_Problem to work on_. Return every line below in which "alam" appears.
%%
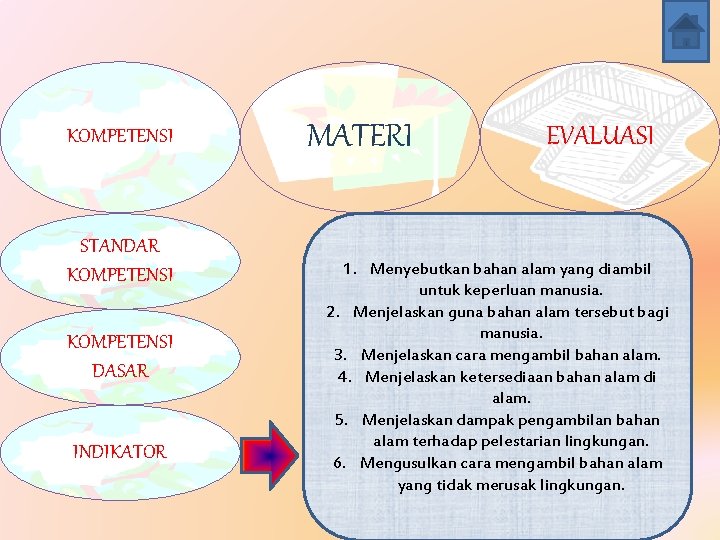 KOMPETENSI

MATERI

EVALUASI

STANDAR KOMPETENSI

KOMPETENSI DASAR

INDIKATOR

1. Menyebutkan bahan alam yang diambil untuk keperluan manusia.
2. Menjelaskan guna bahan alam tersebut bagi manusia.
3. Menjelaskan cara mengambil bahan alam.
4. Menjelaskan ketersediaan bahan alam di alam.
5. Menjelaskan dampak pengambilan bahan alam terhadap pelestarian lingkungan.
6. Mengusulkan cara mengambil bahan alam yang tidak merusak lingkungan.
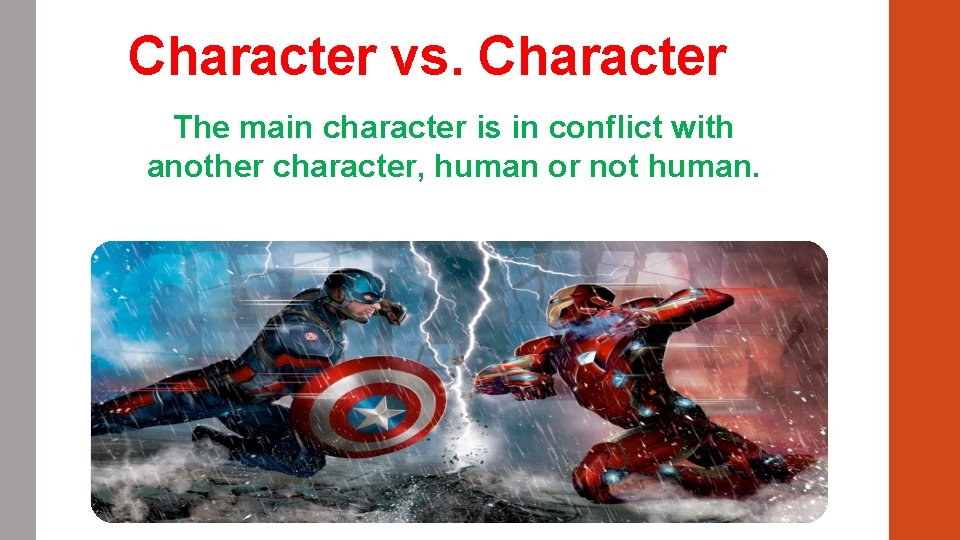 Character vs. Character

The main character is in conflict with another character, human or not human.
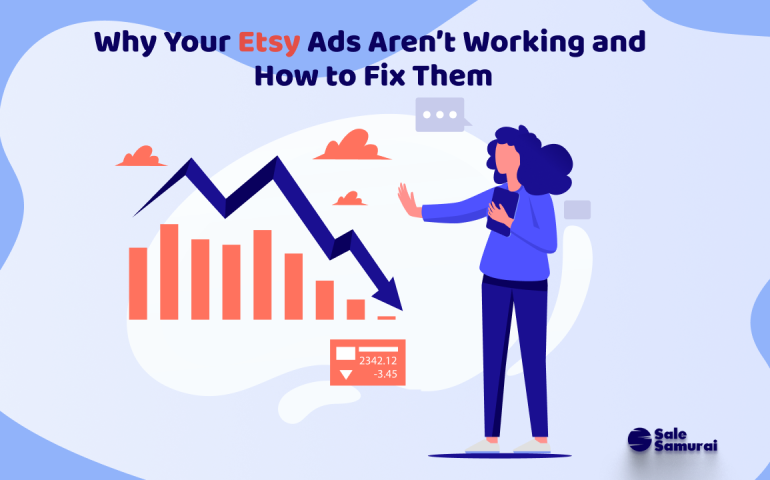 Why Your Etsy Ads Aren't Working and How to Fix Them

2342.12
-3.45

Sale Samurai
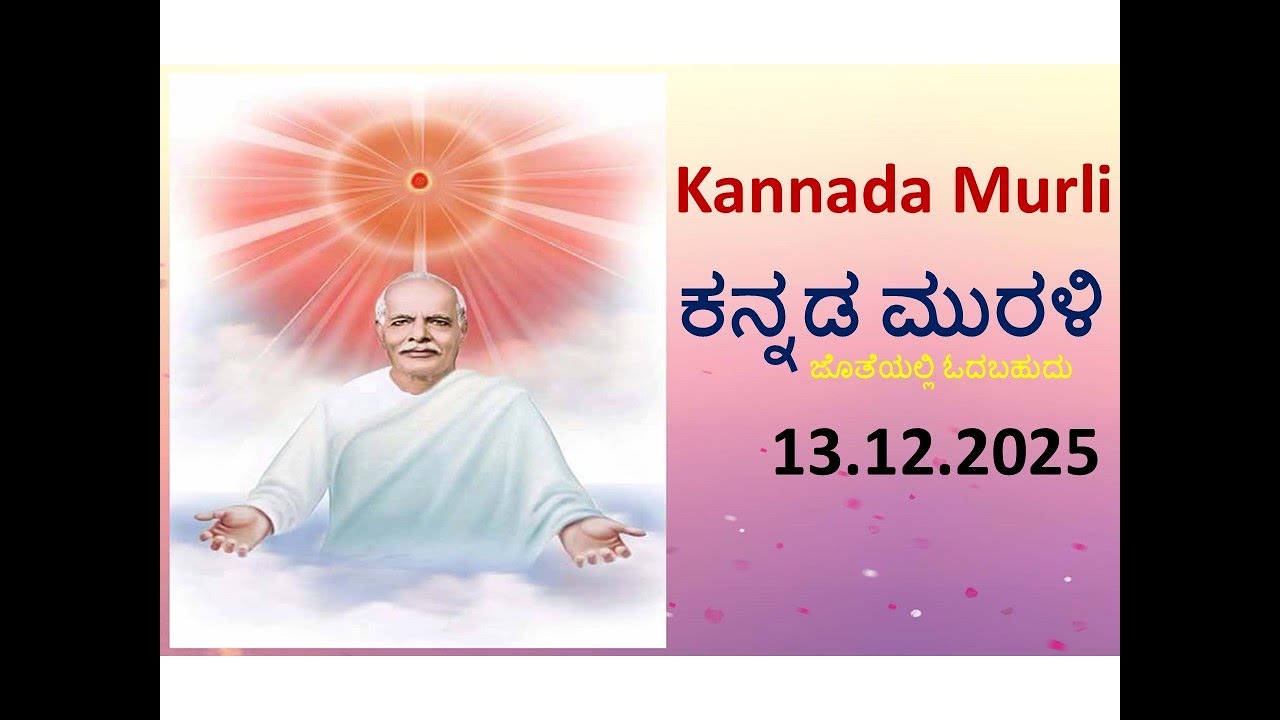 Kannada Murli

ಕನ್ನಡ ಮುರಳಿ

ಜೊತೆಯಲ್ಲಿ ಓದಬಹುದು

13.12.2025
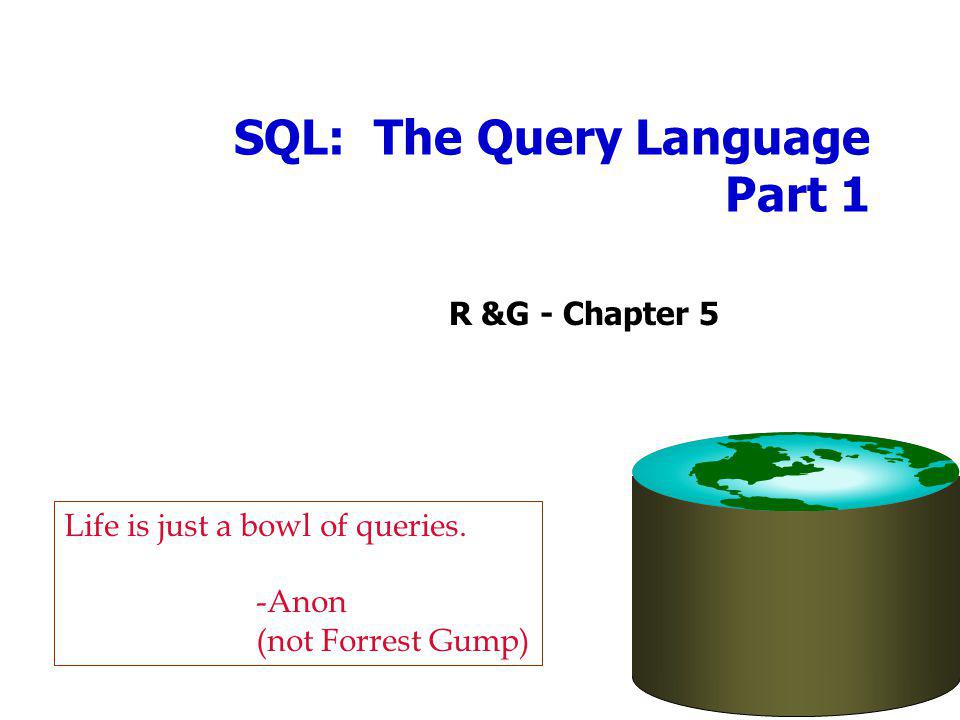 SQL: The Query Language
Part 1

R &G - Chapter 5

Life is just a bowl of queries.

-Anon
(not Forrest Gump)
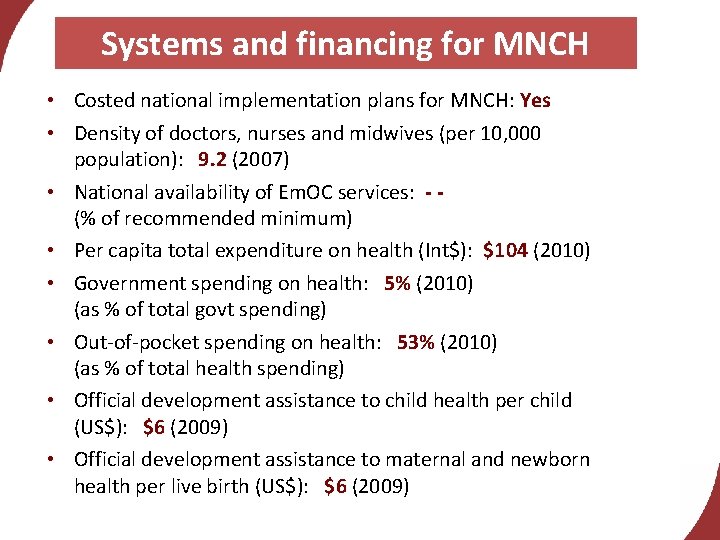 Systems and financing for MNCH

• Costed national implementation plans for MNCH: Yes
• Density of doctors, nurses and midwives (per 10,000 population): 9.2 (2007)
• National availability of EmOC services: - -
(% of recommended minimum)
• Per capita total expenditure on health (Int\$): \$104 (2010)
• Government spending on health: 5% (2010)
(as % of total govt spending)
• Out-of-pocket spending on health: 53% (2010)
(as % of total health spending)
• Official development assistance to child health per child (US\$): \$6 (2009)
• Official development assistance to maternal and newborn health per live birth (US\$): \$6 (2009)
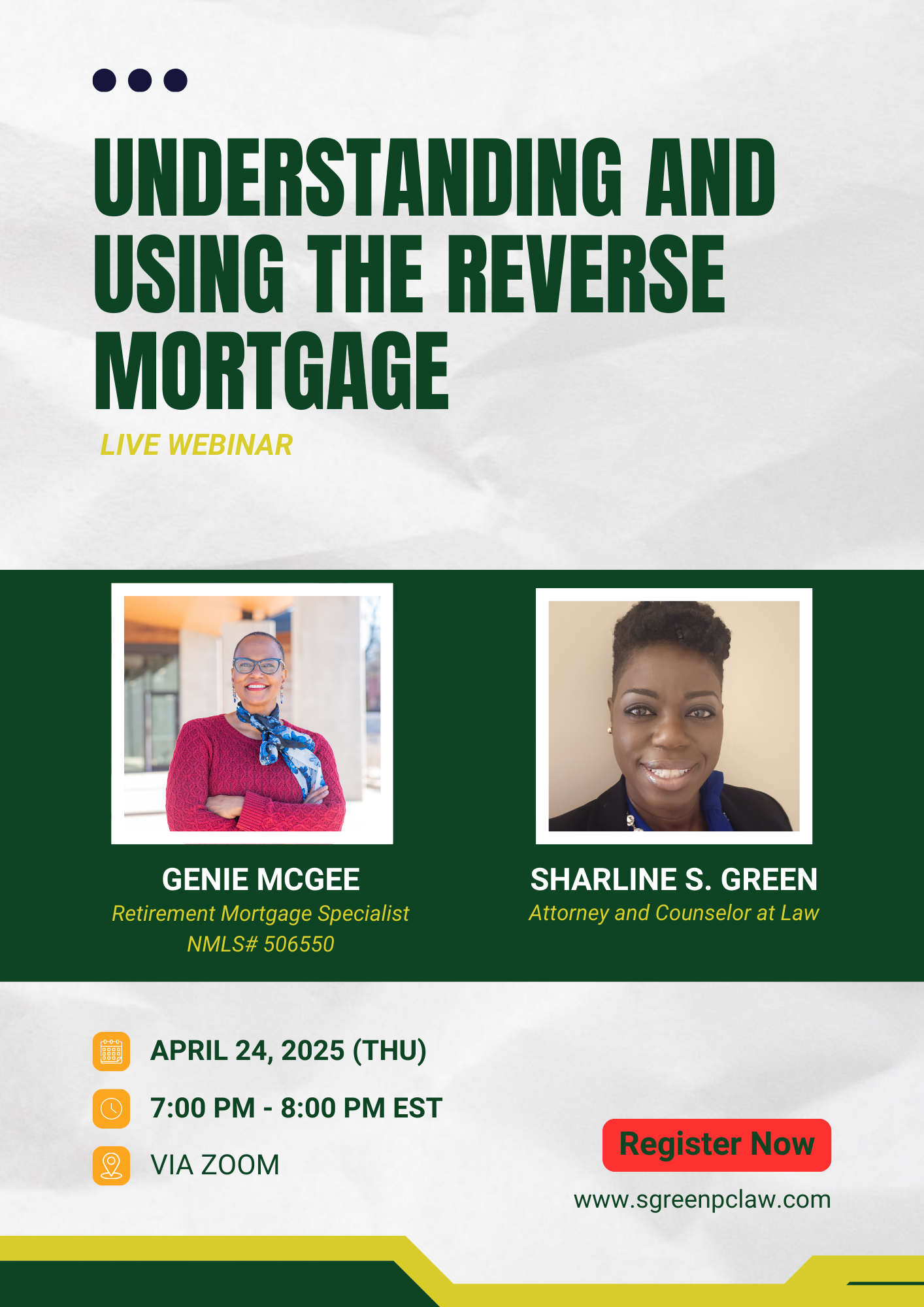 UNDERSTANDING AND USING THE REVERSE MORTGAGE

LIVE WEBINAR

GENIE MCGEE
Retirement Mortgage Specialist
NMLS# 506550

SHARLINE S. GREEN
Attorney and Counselor at Law

APRIL 24, 2025 (THU)

7:00 PM - 8:00 PM EST

VIA ZOOM

Register Now

www.sgreenpclaw.com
%%
_Answer to this task_.
1. Menyebutkan bahan alam yang diambil untuk keperluan manusia.
2. Menjelaskan guna bahan alam tersebut bagi manusia.
3. Menjelaskan cara mengambil bahan alam.
4. Menjelaskan ketersediaan bahan alam di alam.
5. Menjelaskan dampak pengambilan bahan alam terhadap pelestarian lingkungan.
6. Mengusulkan cara mengambil bahan alam yang tidak merusak lingkungan.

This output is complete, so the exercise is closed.